__Provided material__
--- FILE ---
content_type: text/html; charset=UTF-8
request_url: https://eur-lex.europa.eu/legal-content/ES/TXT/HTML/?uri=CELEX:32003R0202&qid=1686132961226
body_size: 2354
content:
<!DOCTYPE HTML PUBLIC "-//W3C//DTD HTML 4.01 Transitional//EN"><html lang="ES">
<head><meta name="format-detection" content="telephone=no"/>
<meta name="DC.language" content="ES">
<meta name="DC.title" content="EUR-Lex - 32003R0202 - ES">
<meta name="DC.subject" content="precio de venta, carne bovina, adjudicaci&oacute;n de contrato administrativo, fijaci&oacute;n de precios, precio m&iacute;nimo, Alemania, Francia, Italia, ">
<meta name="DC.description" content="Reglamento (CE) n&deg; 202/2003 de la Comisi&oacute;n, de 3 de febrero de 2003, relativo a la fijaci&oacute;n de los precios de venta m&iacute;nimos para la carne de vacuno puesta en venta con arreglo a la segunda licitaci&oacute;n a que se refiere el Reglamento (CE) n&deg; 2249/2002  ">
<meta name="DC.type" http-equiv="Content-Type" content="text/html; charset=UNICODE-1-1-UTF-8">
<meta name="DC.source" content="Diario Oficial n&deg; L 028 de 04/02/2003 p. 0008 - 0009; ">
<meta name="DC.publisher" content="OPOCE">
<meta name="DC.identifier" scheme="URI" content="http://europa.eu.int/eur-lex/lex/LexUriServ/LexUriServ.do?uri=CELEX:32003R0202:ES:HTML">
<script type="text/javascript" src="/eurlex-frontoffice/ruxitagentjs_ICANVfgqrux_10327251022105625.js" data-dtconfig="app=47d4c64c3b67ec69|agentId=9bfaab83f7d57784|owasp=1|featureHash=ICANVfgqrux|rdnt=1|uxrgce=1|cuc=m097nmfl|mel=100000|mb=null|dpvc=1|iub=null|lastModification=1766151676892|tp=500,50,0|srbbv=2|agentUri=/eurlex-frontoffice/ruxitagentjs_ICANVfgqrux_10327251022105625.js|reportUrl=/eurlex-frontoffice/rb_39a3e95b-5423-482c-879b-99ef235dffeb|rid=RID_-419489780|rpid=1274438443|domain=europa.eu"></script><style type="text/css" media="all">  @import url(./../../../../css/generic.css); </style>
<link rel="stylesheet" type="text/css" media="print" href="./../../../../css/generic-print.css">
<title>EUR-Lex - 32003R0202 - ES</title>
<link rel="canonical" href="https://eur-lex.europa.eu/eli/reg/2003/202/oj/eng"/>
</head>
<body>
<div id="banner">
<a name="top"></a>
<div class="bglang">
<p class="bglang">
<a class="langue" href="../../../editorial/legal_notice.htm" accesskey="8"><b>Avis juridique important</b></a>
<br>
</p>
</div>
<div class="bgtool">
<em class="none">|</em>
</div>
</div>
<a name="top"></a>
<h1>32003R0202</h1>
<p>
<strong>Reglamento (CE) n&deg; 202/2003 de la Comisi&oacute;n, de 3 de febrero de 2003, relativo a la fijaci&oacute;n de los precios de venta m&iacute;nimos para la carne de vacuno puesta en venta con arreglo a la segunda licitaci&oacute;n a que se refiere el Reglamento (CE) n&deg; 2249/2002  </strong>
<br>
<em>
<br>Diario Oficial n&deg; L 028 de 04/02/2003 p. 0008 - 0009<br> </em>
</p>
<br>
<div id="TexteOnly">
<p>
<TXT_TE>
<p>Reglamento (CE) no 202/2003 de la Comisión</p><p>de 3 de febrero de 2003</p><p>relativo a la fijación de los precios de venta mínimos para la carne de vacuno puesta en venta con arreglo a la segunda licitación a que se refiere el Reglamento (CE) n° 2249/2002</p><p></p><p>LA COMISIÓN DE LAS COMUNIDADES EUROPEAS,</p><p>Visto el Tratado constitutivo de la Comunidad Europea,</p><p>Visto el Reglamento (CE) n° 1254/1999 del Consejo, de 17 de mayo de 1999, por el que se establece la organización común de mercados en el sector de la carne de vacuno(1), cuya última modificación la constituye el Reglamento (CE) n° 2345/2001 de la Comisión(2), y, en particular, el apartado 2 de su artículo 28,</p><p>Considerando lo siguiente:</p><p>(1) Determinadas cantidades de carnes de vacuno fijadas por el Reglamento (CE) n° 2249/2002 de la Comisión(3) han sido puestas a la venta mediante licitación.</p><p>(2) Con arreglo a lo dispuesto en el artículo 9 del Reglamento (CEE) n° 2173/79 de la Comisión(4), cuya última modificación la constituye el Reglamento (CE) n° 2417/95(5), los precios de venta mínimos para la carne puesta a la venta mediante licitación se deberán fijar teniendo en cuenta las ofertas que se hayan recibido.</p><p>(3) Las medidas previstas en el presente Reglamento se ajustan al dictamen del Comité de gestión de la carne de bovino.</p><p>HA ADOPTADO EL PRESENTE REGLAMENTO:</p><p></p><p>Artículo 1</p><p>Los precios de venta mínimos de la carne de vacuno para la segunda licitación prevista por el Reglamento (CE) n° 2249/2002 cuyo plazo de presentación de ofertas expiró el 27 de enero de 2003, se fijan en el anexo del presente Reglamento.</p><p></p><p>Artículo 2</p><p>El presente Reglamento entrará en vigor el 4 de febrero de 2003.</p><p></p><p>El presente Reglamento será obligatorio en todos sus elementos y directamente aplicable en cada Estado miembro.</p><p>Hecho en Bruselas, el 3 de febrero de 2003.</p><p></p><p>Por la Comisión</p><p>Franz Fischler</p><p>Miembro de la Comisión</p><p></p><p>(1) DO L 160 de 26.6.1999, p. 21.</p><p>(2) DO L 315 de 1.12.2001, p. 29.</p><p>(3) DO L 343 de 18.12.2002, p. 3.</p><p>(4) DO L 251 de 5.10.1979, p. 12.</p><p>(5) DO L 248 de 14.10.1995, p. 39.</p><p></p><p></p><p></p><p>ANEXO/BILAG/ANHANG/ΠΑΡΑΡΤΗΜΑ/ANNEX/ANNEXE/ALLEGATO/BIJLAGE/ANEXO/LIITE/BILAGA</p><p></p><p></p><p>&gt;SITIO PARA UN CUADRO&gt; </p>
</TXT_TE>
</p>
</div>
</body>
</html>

__What you are asked to do__
Within the entries, find all lines that contain "href" and copy each one.

__Task output__
<link rel="stylesheet" type="text/css" media="print" href="./../../../../css/generic-print.css">
<link rel="canonical" href="https://eur-lex.europa.eu/eli/reg/2003/202/oj/eng"/>
<a class="langue" href="../../../editorial/legal_notice.htm" accesskey="8"><b>Avis juridique important</b></a>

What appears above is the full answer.